The Dawn probe, which is studying dwarf planet Ceres, the largest object in the asteroid belt, had offered some answers to what does Ceres’ famous bright spots may mean.
The data could bring light to a puzzle that has been baffling experts since their discovery, a few years ago.
The scientists analyzed the data collected by Dawn and determined that the spots grow brighter as the light shines on them. Scientists believe that sunlight heats up the ice from beneath the surface and this causes massive blasts, like a volcano.

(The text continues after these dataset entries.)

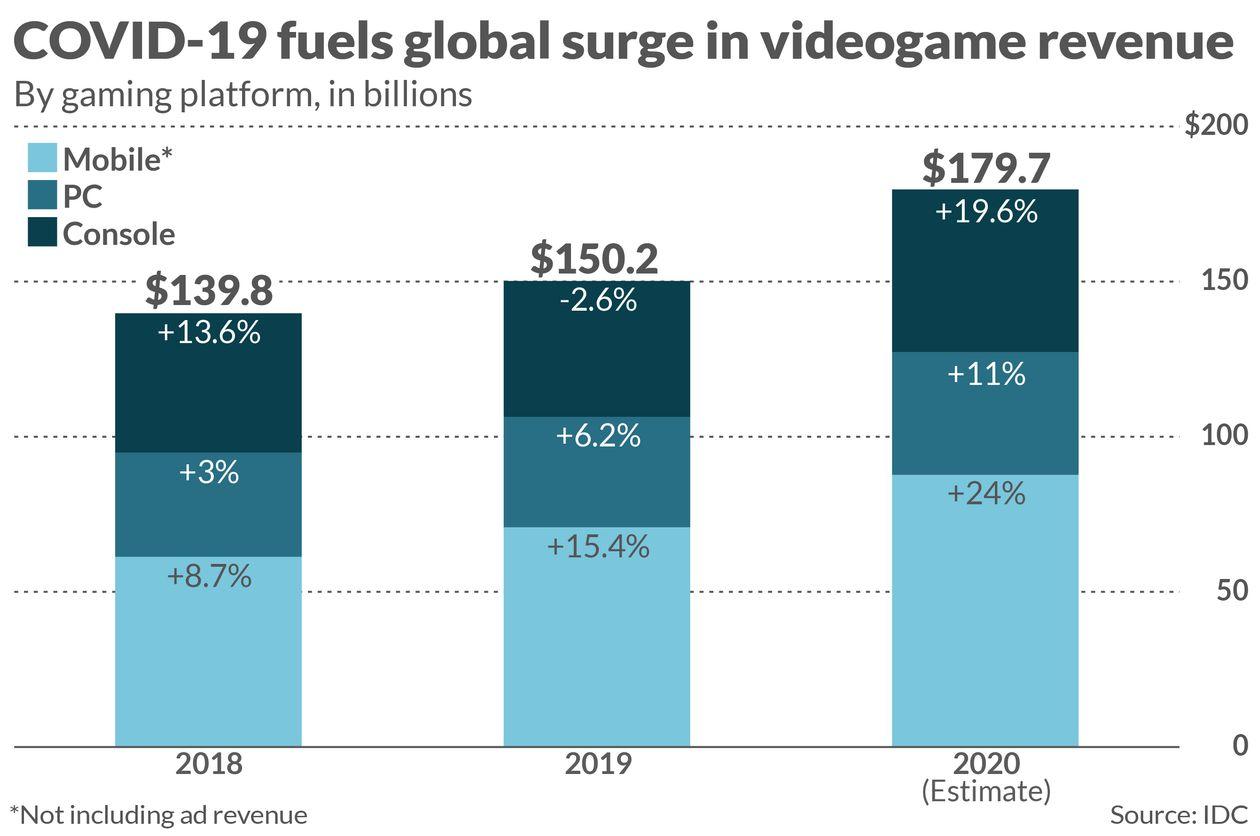 Videoherní průmysl překonává filmy i sporty im 274254 1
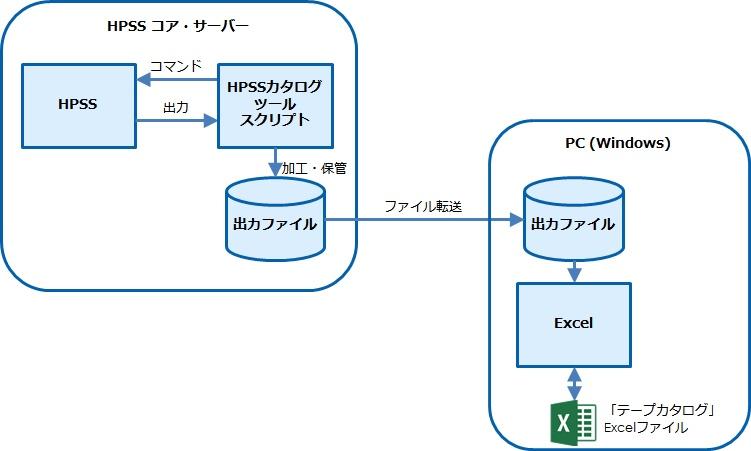 構成配置の説明図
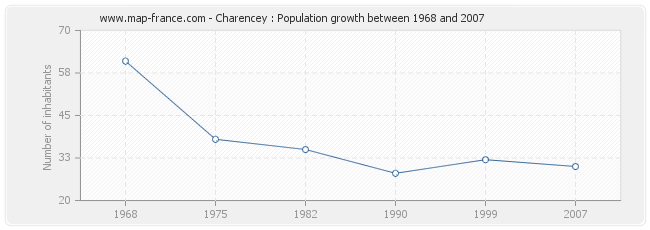 Population Charencey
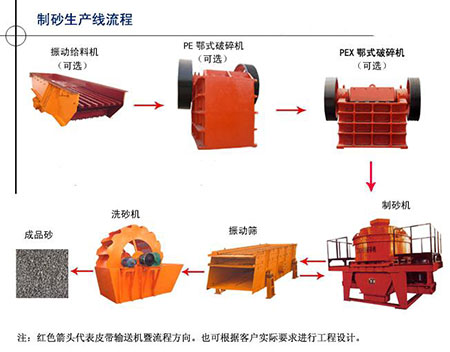 时产400t花岗岩石料生产线成套设备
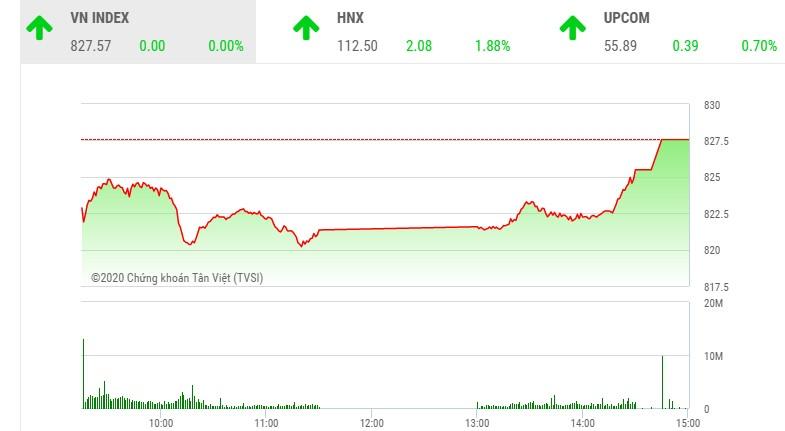 Giao dịch chứng khoán chiều 4/8: Nhà đầu tư tự tin giải ngân, VN-Index vượt mốc 825 điểm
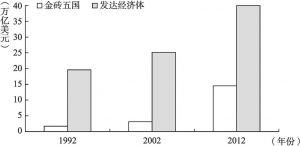 图2 金砖国家GDP总额和主要发达经济体(美、欧、日)GDP比较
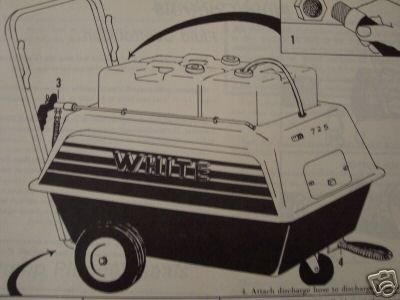 Primary image for White WM725 Pressure Washer Owners & Parts Manual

New photographs from NASA’s Dawn spacecraft reveal the spots from different angles, as the large asteroid rotates around the sunlight. The pictures show the spots in all positions of Ceres, even when they are at the margin of the dwarf planet. So, the scientists were able to observe that the spots are relatively high above the surface.
Andreas Nathues, a planetary scientist at the Max Planck Institute for Solar System Research in Göttingen, Germany was taken by surprise by this: “What is amazing is that you can see the feature while the rim is still in the line of sight.”

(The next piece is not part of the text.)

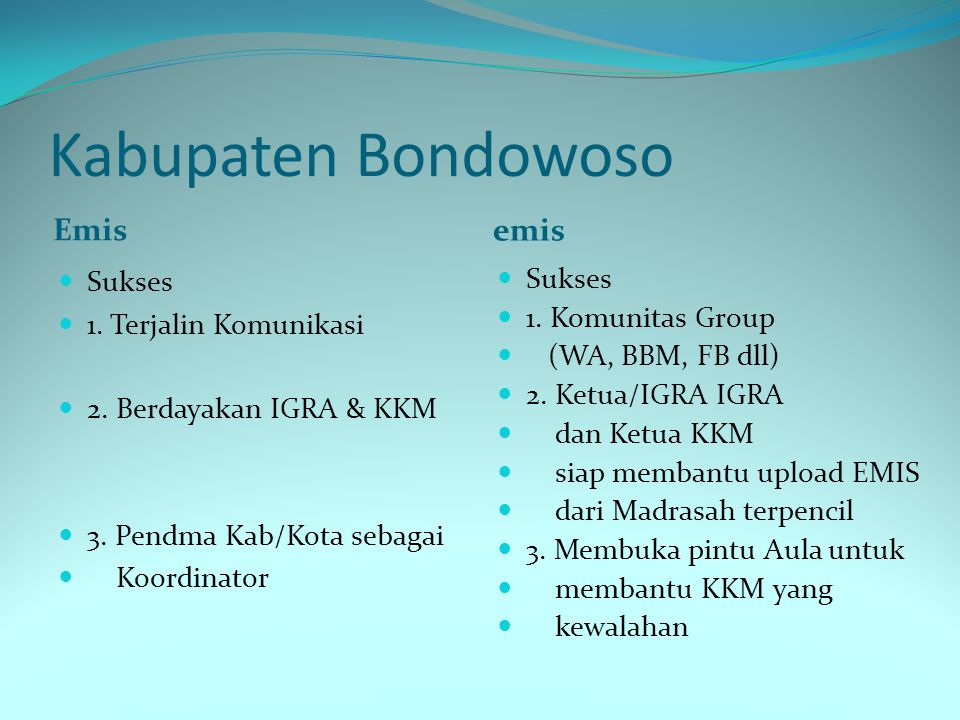 Kabupaten Bondowoso Emis emis Sukses 1. Terjalin Komunikasi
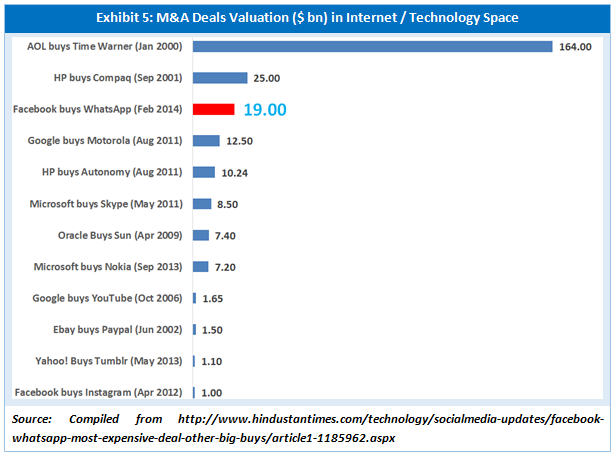 key deals in the IT space and the valuation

The scientist in sin charge of the team for one of the Dawn cameras. The images were shown recently at the Lunar and Planetary Science Conference in The Woodlands, Texas.

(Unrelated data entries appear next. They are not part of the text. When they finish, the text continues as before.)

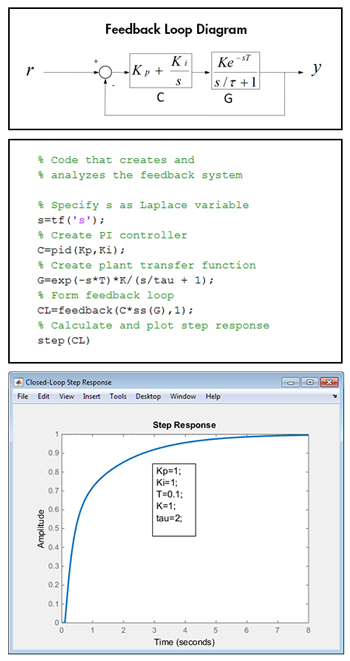 MATLAB code for creating and analyzing a feedback loop with a controller and plant model.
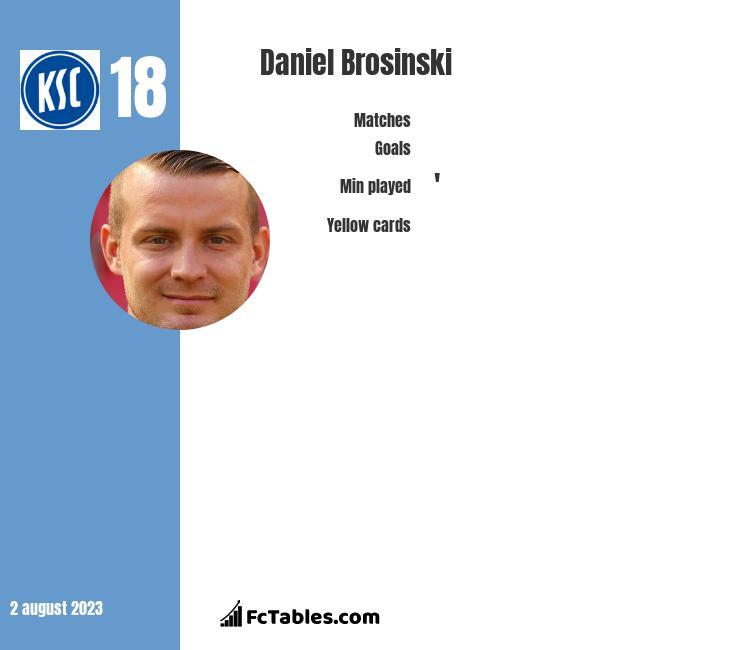 Daniel Brosinski infographic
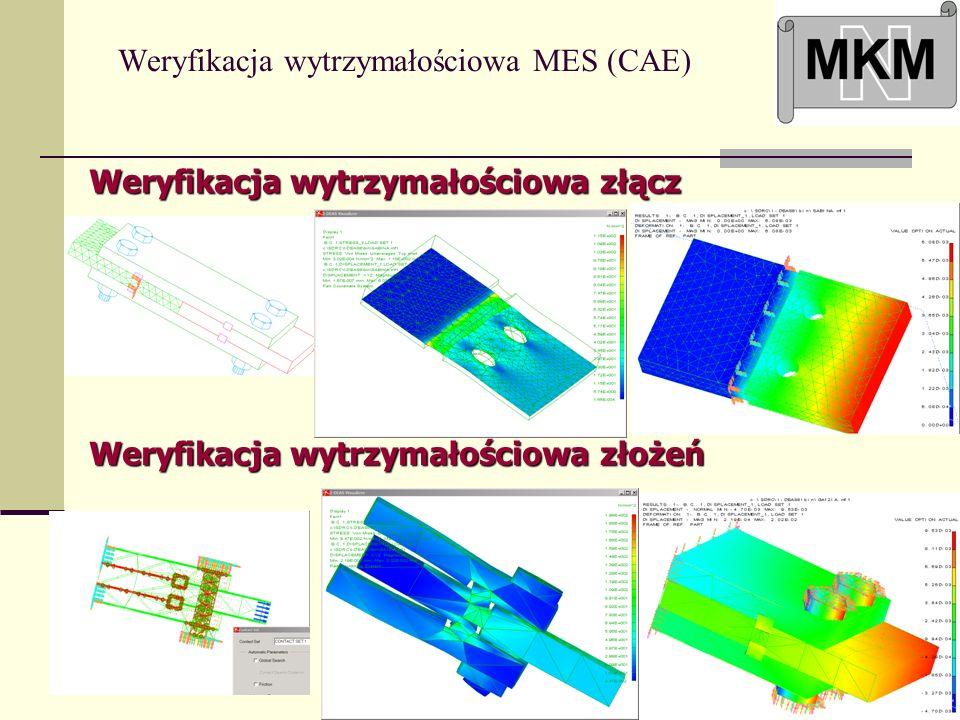 Weryfikacja wytrzymałościowa MES (CAE) Weryfikacja wytrzymałościowa złącz Weryfikacja wytrzymałościowa złożeń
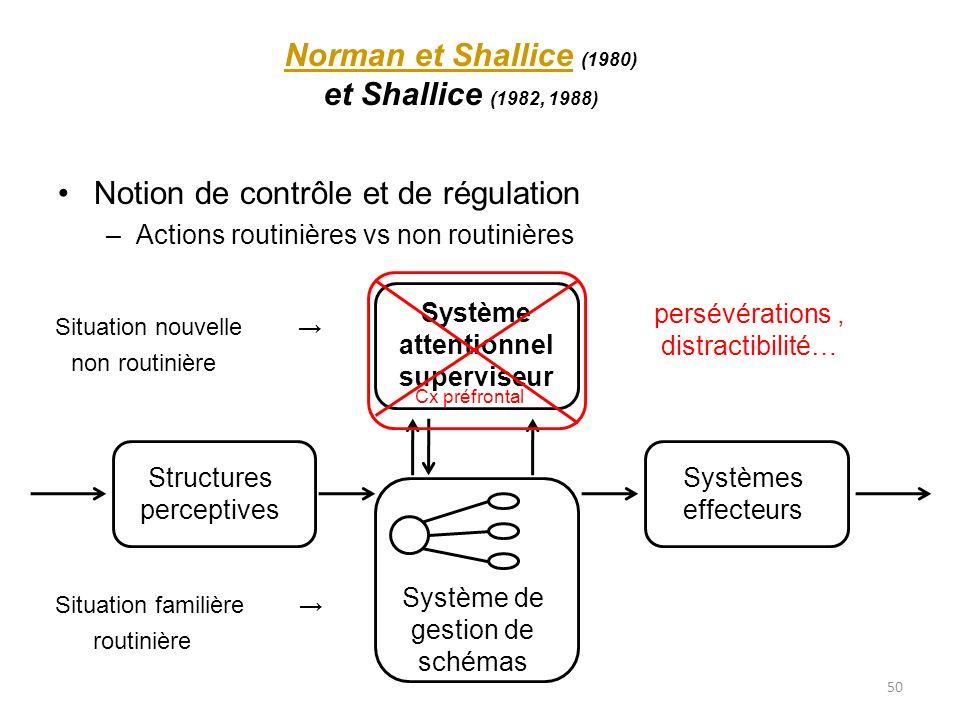 50 Norman et ShalliceNorman et Shallice (1980) et Shallice (1982, 1988) Notion de contrôle et de régulation –Actions routinières vs non routinières St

Ceres is thought to be more than a quarter made of ice, a disproportionate amount compared to most asteroids. Dawn’s objective is to find out where that ice is and what is its role in shaping the surface of the asteroid. One theory is that the ice is covered by a thin layer of soil. The ice may occasionally get to the surface buy ‘cryovolcanoes’, very much like magma does on Earh, pushed up by the internal pressures within.
The Dawn probe is currently orbiting Ceres, after it was caught by its gravity field on March 6. The spacecraft needs to gets closer to the asteroid in order to begin taking more detailed pictures of the asteroid’s surface.
Dawn’s principal investigator, Christopher Russell, a planetary scientist at the University of California, Los Angeles, believes that by the end of the Dawn mission, the images captured by the spacecraft will solve the mystery.